── Dataset section ──
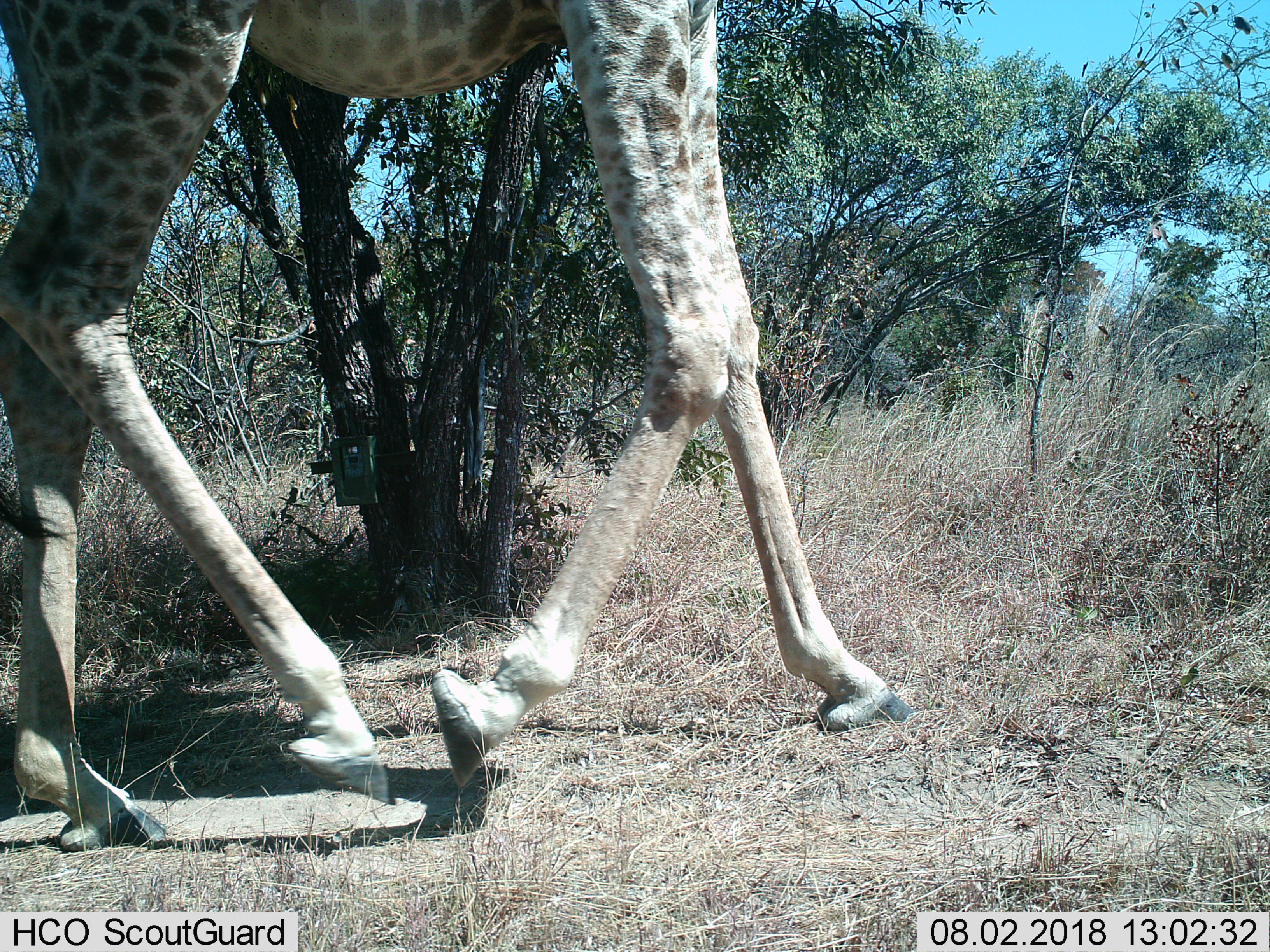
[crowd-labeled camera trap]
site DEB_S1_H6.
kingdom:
───
▸ Work order
The answer should hold every line of the listing, copied exactly, with no pictures.

▸ Response to the task
[crowd-labeled camera trap]
site DEB_S1_H6.
kingdom:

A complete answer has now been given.